Damien Hirst - Artists - Leslie Sacks Gallery

Damien Hirst (b. 1965)

Damien Hirst is one of the most renowned and avant-garde artists of our time. He is a multimedia artist who works in such ranging fields as painting, drawing, printmaking, sculpture, conceptualism, and installation. His works question life and death, and his presentations often provoke controversial responses.

Born in Bristol, England, Hirst became fixated on death and life’s symbiotic relationship at a young age. The teenage Hirst would visit Leeds Medicine School and spend hours in the anatomy department drawing cadavers. It has been noted that Hirst said that “death can scare you, or it can ignite a vigor for life.” Growing up in Leeds, he then moved to London where he worked in construction for some time before attending Goldsmiths College in 1989, where he obtained his BFA. Not long after, he won the prestigious Turner Prize in 1995.

In a classical sense, Hirst’s themes resonate with the centuries of artists before him—tackling themes of life and death, science and religion, beauty and ugliness—however, it is his contemporary take on the subjects that have garnered him international notoriety. Hirst couples classical and romantic sensibilities with modern aesthetics, like minimalism, to create a new visual vocabulary for these universal themes.

Spots, spins, butterflies, skulls, sharks, and cows, are Hirst’s iconic imagery. His spot paintings, consist of randomly colored spots in structured rows and columns. He says that these spots “pin down the joy of color.” He also works with butterflies to create dazzling, yet distressing, mosaics, sometimes using diamonds to complement their gemstone colored wings.

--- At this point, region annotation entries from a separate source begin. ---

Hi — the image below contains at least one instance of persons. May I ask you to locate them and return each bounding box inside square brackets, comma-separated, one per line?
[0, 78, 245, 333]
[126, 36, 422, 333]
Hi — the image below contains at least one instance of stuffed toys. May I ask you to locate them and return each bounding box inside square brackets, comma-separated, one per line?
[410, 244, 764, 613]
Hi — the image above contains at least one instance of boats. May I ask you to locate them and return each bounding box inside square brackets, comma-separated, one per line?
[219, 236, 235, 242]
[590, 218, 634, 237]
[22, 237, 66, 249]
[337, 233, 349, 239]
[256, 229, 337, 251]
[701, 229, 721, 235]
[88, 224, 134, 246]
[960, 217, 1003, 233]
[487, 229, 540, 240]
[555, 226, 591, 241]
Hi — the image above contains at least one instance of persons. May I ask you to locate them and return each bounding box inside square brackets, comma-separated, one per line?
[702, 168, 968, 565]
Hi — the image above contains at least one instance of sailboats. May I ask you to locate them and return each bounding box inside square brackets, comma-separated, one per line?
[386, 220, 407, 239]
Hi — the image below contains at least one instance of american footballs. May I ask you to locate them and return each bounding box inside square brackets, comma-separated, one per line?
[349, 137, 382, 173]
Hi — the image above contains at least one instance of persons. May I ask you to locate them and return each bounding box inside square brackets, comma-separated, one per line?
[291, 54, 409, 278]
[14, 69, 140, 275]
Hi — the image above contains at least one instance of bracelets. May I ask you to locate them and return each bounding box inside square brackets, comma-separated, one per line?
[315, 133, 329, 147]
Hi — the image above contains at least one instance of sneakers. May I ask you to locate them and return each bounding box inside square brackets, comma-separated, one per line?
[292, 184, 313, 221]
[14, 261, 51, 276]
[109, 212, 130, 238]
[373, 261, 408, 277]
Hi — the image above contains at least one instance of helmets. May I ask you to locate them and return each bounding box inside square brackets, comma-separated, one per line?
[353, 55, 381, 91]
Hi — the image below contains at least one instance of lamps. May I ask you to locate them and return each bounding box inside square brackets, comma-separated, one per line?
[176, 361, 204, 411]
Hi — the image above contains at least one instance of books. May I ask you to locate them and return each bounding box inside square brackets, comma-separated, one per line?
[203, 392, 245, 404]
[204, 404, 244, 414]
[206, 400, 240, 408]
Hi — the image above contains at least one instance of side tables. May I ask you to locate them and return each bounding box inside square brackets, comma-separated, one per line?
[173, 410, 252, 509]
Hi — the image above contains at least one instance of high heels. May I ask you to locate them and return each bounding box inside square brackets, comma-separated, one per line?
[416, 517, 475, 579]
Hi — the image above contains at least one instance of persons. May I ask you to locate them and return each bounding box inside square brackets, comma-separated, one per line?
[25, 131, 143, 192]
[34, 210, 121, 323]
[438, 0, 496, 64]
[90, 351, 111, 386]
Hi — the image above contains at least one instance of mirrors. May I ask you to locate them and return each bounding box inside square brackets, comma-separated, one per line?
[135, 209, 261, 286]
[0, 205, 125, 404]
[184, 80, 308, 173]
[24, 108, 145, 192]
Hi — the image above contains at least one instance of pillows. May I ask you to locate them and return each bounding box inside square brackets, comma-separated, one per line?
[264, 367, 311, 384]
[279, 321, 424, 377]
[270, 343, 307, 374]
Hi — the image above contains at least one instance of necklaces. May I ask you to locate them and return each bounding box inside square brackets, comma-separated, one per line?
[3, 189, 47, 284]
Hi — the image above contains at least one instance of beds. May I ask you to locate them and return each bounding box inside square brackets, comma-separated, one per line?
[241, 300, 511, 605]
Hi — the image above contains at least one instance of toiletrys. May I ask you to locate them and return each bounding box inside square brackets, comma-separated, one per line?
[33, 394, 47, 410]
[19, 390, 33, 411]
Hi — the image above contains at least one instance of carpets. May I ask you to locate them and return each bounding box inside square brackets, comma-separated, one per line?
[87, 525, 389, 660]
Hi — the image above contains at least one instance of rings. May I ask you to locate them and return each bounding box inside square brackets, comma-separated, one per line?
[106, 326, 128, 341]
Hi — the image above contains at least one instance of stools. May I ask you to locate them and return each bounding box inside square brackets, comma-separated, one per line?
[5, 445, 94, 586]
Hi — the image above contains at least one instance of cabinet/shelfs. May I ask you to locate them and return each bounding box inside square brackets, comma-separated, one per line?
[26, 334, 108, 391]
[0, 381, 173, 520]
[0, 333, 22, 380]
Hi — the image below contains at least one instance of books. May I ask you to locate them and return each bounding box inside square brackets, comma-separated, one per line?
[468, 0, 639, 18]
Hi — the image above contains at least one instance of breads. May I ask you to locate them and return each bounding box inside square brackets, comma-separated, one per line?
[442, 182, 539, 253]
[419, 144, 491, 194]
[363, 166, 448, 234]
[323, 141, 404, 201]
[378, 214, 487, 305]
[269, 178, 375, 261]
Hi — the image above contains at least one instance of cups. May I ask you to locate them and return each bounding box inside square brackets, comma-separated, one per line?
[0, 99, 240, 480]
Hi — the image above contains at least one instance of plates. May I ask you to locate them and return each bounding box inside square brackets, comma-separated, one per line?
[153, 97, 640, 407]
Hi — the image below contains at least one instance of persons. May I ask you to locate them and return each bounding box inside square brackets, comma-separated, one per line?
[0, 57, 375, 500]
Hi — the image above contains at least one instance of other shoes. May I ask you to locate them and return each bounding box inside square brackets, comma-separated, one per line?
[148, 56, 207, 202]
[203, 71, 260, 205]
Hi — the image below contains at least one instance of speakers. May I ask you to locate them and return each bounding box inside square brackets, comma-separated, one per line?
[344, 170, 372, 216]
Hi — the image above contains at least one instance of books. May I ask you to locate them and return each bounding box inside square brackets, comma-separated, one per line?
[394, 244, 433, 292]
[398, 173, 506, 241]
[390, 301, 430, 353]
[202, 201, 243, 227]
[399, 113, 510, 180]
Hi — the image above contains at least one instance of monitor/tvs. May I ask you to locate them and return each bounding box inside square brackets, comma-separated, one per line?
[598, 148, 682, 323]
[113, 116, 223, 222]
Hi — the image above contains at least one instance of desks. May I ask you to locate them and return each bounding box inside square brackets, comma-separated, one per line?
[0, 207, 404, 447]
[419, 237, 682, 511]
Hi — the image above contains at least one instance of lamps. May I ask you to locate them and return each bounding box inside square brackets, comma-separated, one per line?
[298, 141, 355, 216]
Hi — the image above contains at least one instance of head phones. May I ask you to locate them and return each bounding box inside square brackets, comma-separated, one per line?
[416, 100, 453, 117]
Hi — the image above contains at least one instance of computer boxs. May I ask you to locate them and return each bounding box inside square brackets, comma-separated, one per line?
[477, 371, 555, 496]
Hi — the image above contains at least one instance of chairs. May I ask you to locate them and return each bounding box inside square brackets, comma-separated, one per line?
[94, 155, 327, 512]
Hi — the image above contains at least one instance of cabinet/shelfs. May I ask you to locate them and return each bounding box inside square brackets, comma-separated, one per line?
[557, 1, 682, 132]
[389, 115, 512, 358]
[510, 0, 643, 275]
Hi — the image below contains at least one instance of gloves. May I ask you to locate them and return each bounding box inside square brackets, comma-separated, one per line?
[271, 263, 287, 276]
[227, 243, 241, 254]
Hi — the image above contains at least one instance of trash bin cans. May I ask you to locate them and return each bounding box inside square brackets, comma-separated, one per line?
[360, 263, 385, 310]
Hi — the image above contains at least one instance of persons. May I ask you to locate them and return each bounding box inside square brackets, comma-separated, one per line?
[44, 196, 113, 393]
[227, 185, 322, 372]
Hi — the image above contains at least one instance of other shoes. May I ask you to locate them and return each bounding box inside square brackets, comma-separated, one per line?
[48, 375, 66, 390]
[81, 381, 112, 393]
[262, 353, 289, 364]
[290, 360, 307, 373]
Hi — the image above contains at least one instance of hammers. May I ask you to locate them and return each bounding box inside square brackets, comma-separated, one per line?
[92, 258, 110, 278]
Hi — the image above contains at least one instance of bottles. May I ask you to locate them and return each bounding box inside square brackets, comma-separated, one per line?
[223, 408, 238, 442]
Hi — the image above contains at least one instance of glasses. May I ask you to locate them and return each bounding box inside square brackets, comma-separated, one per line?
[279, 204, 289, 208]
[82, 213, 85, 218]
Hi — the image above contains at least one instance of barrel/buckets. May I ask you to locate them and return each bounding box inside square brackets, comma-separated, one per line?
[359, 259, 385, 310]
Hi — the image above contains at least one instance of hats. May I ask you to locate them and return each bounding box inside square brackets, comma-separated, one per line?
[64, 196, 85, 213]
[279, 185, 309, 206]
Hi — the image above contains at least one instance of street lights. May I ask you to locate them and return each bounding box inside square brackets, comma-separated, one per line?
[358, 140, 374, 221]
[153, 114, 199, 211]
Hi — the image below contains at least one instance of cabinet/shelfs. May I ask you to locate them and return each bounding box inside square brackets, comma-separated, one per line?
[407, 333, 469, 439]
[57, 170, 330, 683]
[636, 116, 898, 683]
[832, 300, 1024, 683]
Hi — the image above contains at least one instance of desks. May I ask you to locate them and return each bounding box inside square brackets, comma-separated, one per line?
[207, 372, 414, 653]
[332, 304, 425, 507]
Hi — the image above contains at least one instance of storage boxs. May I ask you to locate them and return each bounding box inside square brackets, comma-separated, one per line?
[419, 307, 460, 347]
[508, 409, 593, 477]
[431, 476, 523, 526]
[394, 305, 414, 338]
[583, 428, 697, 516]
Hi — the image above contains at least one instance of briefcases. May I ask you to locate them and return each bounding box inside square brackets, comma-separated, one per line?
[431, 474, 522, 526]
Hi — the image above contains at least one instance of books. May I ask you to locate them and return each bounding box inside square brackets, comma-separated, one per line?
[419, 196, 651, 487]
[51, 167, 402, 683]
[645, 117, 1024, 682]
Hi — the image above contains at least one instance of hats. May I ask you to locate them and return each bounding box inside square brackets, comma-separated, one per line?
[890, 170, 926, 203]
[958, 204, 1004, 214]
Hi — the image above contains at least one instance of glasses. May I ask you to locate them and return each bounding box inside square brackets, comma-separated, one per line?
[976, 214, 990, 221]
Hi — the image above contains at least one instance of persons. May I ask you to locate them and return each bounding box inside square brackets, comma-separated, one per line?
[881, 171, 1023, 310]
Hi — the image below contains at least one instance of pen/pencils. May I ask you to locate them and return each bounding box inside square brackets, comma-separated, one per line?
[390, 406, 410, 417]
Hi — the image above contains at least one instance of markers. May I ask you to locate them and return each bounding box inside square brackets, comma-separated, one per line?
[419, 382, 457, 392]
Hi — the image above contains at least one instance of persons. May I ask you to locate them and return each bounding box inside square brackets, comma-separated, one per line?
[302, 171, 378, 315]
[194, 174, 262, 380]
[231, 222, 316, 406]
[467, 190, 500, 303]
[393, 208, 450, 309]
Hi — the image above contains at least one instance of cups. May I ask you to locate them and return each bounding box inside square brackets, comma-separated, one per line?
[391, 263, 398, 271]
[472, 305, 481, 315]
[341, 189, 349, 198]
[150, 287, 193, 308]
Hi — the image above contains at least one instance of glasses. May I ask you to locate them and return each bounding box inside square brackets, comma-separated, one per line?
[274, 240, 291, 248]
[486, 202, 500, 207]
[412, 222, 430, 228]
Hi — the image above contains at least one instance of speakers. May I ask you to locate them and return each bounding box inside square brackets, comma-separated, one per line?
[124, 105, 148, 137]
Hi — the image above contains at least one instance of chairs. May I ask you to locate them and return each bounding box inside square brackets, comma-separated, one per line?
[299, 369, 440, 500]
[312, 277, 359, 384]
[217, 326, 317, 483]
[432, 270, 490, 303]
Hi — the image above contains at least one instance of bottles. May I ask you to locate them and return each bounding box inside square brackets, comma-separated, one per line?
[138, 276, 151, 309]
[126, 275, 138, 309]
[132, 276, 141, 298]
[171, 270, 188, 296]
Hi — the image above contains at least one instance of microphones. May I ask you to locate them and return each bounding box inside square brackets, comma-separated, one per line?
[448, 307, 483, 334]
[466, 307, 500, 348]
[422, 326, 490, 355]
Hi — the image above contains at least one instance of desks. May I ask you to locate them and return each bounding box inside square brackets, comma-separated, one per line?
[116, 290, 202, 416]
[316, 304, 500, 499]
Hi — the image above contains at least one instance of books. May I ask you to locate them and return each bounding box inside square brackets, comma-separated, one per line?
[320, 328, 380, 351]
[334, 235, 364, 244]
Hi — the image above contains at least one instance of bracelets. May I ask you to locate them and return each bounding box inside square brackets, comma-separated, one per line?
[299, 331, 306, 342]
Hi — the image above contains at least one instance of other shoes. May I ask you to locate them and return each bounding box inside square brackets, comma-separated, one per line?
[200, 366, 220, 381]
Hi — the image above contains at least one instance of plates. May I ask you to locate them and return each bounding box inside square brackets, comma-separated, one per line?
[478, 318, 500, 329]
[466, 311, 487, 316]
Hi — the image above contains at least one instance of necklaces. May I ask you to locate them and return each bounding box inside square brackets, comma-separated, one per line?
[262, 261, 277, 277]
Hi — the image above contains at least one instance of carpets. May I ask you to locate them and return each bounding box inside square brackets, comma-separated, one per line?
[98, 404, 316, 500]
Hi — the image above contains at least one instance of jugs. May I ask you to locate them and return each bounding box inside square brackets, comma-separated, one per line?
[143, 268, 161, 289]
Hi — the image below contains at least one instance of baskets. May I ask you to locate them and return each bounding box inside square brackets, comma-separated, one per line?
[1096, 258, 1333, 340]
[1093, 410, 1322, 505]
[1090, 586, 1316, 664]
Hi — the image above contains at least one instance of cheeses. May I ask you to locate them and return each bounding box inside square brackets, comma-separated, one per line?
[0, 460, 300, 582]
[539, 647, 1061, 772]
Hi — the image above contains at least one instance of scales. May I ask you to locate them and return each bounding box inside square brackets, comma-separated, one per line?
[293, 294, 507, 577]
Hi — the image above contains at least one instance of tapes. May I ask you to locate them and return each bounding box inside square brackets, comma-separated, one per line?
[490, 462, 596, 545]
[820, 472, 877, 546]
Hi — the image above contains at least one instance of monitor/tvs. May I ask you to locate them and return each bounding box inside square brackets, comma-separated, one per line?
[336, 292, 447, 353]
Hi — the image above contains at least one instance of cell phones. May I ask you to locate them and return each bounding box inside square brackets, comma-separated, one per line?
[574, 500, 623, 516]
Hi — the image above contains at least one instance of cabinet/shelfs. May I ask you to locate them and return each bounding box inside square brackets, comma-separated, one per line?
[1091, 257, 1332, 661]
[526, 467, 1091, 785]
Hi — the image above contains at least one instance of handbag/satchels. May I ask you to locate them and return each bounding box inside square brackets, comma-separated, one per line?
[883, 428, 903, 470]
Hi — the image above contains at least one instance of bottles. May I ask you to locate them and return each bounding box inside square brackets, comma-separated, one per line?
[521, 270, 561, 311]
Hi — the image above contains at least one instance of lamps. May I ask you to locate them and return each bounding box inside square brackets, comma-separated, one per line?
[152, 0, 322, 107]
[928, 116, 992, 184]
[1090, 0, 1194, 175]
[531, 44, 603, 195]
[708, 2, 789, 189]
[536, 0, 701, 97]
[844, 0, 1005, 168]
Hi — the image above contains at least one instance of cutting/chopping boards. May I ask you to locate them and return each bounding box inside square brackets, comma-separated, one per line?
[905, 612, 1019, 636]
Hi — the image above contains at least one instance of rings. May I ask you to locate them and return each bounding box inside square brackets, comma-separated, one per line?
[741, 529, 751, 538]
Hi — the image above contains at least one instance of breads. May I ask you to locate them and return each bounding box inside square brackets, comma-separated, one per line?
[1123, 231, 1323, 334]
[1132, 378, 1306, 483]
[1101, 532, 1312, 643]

Other notable works are, “The Physical Impossibility of Death in the Mind of Someone Living”, a 14 foot tiger shark, forever floating in formaldehyde, which debuted at Saatchi’s Young British Artist exhibition in 1992. Hirst and the YBAs would dominate the British art scene for most of the 90’s. “For the Love of God” is a memento moriof a human skull that he cast in platinum with 8,601 diamonds. Such works illicit varied responses from critics and viewers to this day.

Hirst has works in the collections of The Metropolitan Museum of Art, the Tate Modern, the Museum of Modern of Art, New York and The Broad Art Foundation, to name a few, and has exhibited on behalf of Britain at the Venice Biennale in 1993 and 2003.